I’ll be honest: I don’t entirely know the answer but I have some clues. Go can get away with allocating smaller stacks because Go has always been able to grow the stack if needed. This is a capability that is tied to the runtime. Regular programs using the rust Thread api (or clone or libc wrappers) may not have always been able to count on growable stacks. Because Go has a more tightly integrated userspace scheduler and concurrency primitives sometimes it can context switch with less overhead. For example if one goroutine is writing to a channel and one goroutine is reading to a channel, it’s possible go can literally run the reader and the writer on the same thread and take a fast path where the writer goroutine calls send and that triggers the current thread to switchto the reader goroutine.

I also suspect (but have no proof) that the Go compiler may be able to be less conservative about register state it saves/restores. The linux kernel has to be potentially be ready for more hostile user code. In practice I think there might be some ancient legacy registers/flags that the kernel has to handle that the Go compiler doesn’t.

So far I’ve made goroutines sound pretty boring. They are like threads but use same order of magnitude of RAM. They occasionally can be scheduled smartly but I haven’t presented any evidence they can be scheduled/context switched more efficiently than regular threads. The biggest real benefit I see is that I can use lots of goroutines without worrying as much about configuring system resources.

So why do they exist and why are they awesome?

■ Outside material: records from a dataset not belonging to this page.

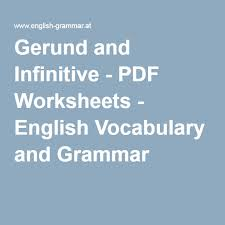 gerund and infinitive pdf worksheets english vocabulary and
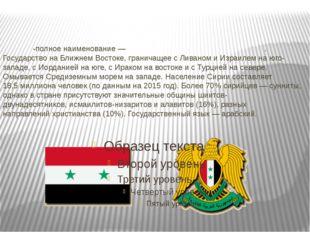 Си́рия-полное наименование—Сири́йская Ара́бская Респу́блика. Государствон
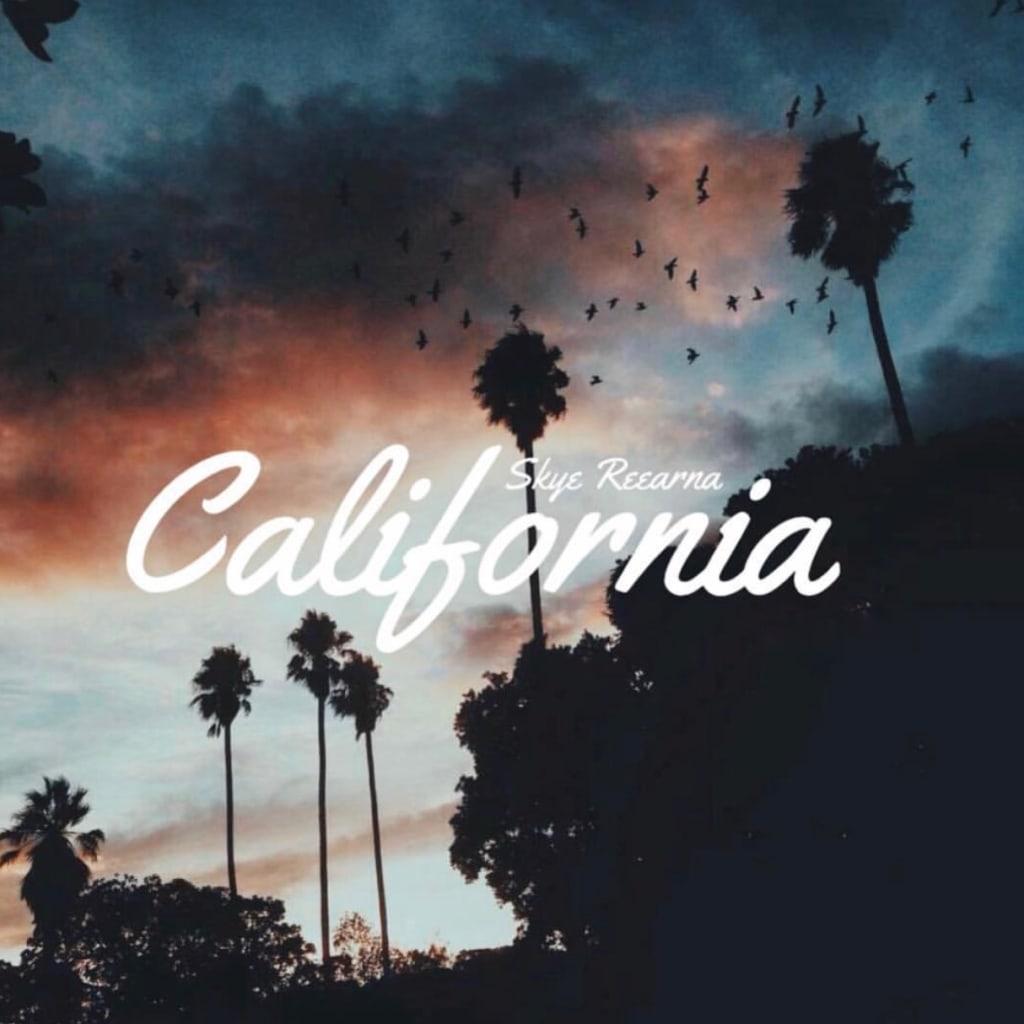 """""""California"""""""
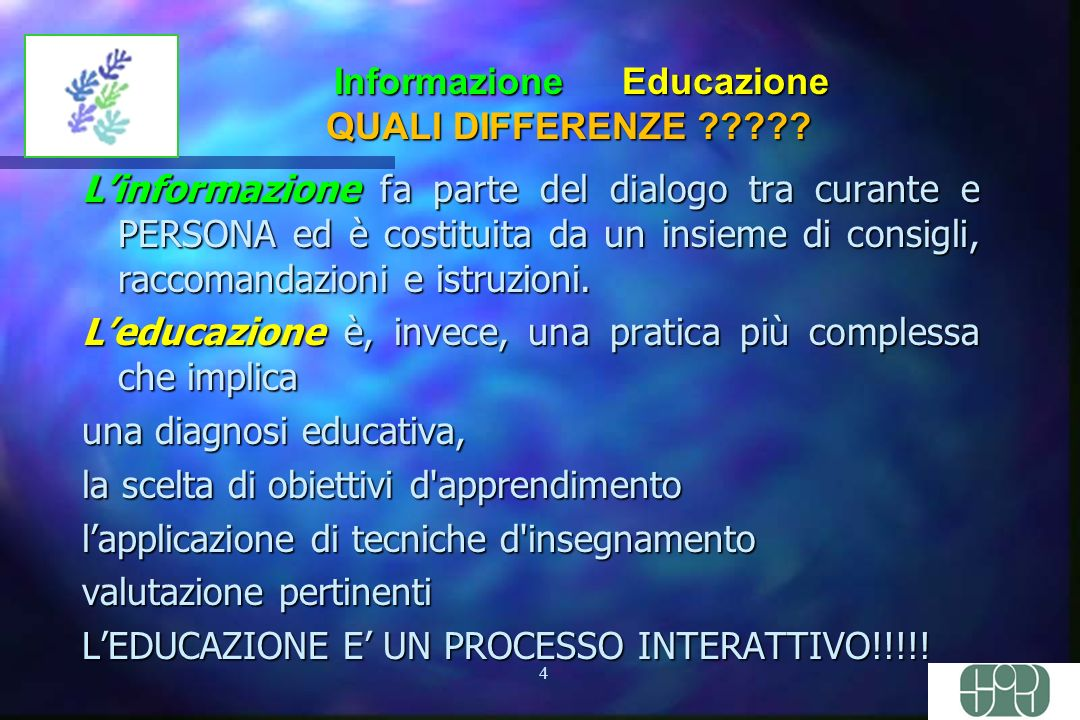 4 Informazione Educazione QUALI DIFFERENZE .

The answer is actually simple, but first we have to talk about async I/O. The most scalable network I/O on linux is an asynchronous interface called epoll. Another feature called io_uring is shaping up to be the most scalable syscall mechanism on linux but it’s hoped Go can just switch to that when the time comes. Because these interfaces are async you don’t really block a thread on a .Read() call. Typically we call these systems event driven and utilize callbacks, short handler functions, to react to new data being read. Node.js for example uses libuv under the hood to do efficient non-blocking evented I/O. Go also transparently uses non-blocking I/O everywhere and it integrates that I/O scheduling with goroutines. non-blocking I/O where possible plus integration of the event loop into the go scheduler is, to answer our earlier question, the manner in which goroutines can be more efficient than threads and it’s how go manages to be pretty good at fast networking. It’s possible for a call to .Read() to submit a non-blocking I/O request and then cooperatively switch to the next goroutine much like a async Rust function but without having the colored function problem that often leads to library bufurication. Javascript avoids this by essentially making everything async and non-blocking. Python & Rust have to juggle async/non-async separately.

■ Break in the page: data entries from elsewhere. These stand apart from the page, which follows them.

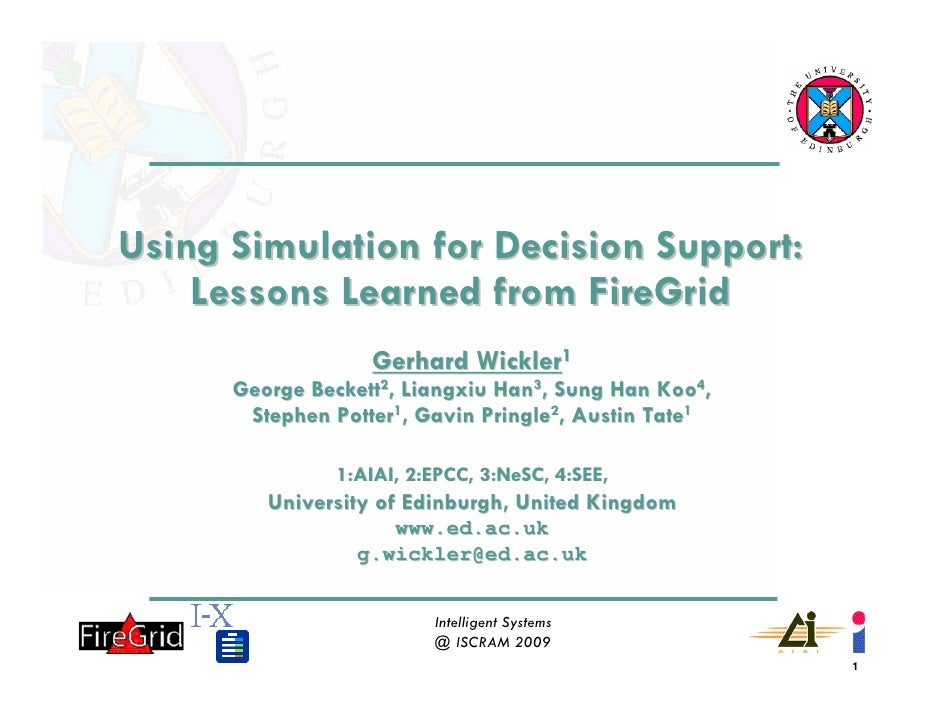 Using Simulation for Decision Support:     Lessons Learned from FireGrid                    Gerhard Wickler1       George ...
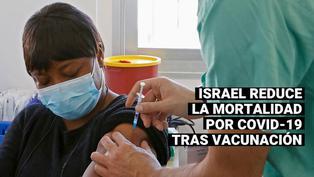 Israel: mortalidad por COVID-19 se redujo un 98,9% entre los vacunados con dosis de Pfizer
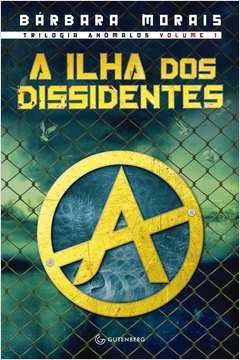 A Ilha dos Dissidentes - Trilogia Anômalos - Vol. 1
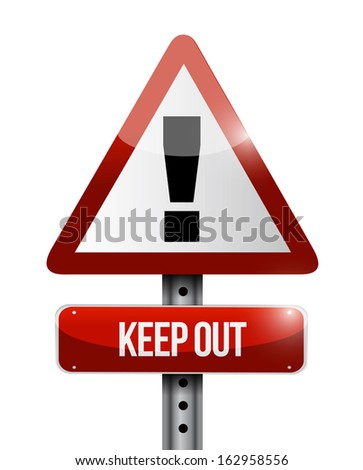 keep out warning road sign illustration design over white - stock photo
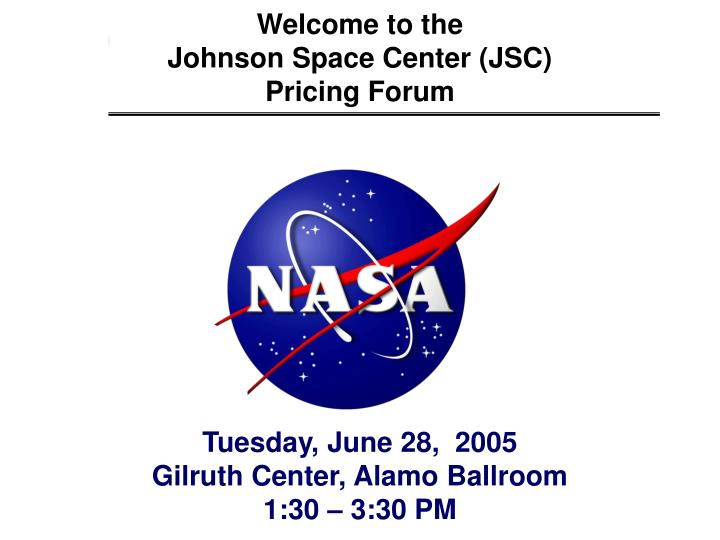 Welcome to the johnson space center jsc pricing forum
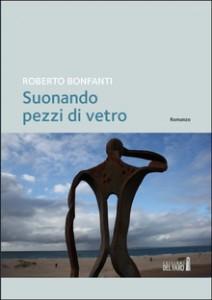 Suonando pezzi di vetro, un romanzo di Roberto Bonfanti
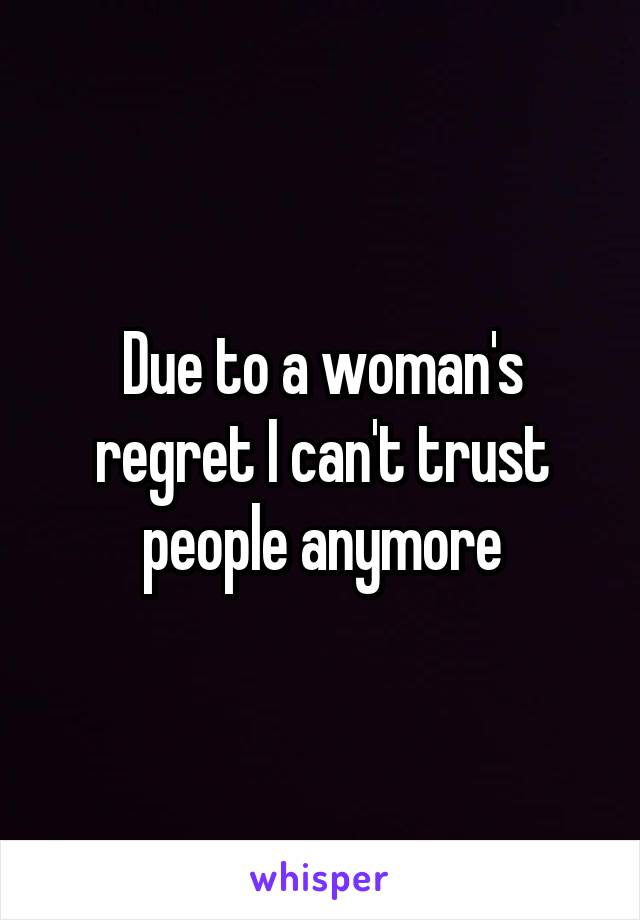 Due to a woman's regret I can't trust people anymore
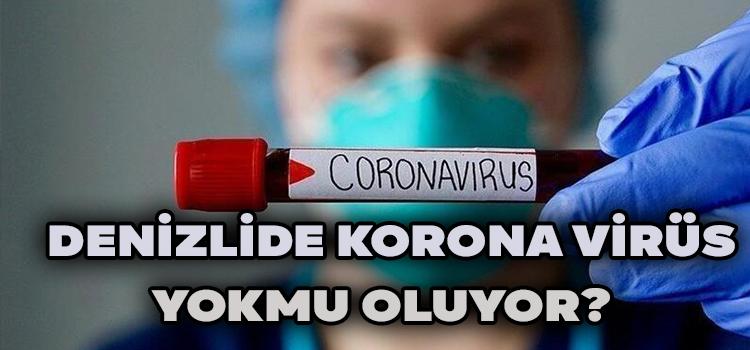 Denizli'de Korona Virüs Yokmu Oluyor?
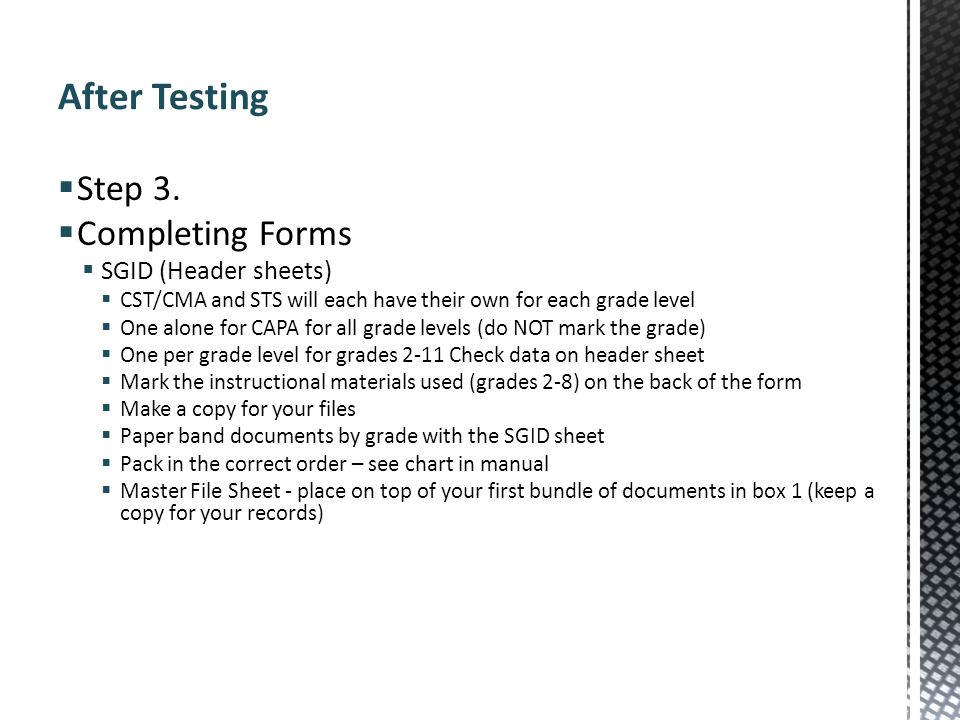 After Testing Step 3. Completing Forms SGID (Header sheets)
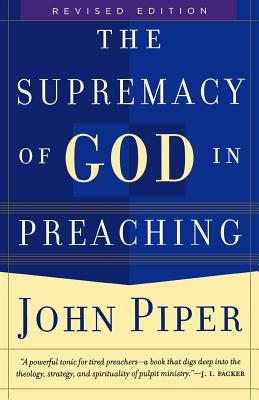 The Supremacy of God in Preaching - Piper, John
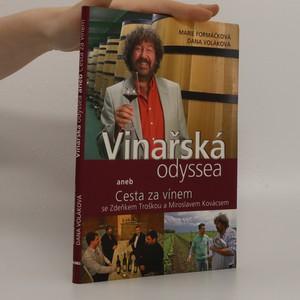 náhled knihy - Vinařská odyssea, aneb, Cesta za vínem se Zdeňkem Troškou a Miroslavem Kovácsem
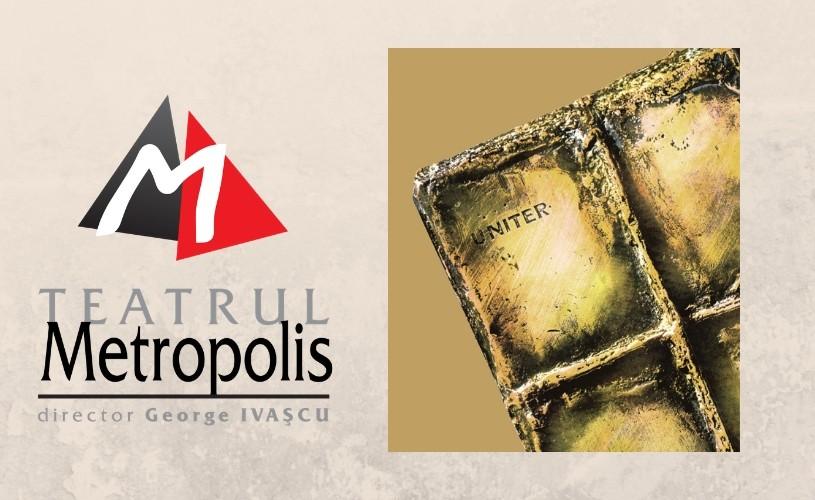 5 nominalizări pentru Teatrul Metropolis la Gala Premiilor UNITER 2019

So when you combine goroutines and fully integrated non-blocking I/O that’s when you get strong multicore performance and a platform that can “cheaply” handle a large number of network connections while still avoiding “callback hell” or the “function coloring” problem. It’s not everyone’s desired tradeoff. They’ve made C interop more expensive, and calls that can’t be made non-blocking have to be done in a threadpool (just like node.js and DNS resolution). But if you want to productively write some fast network servers, it’s a powerful batteries included platform.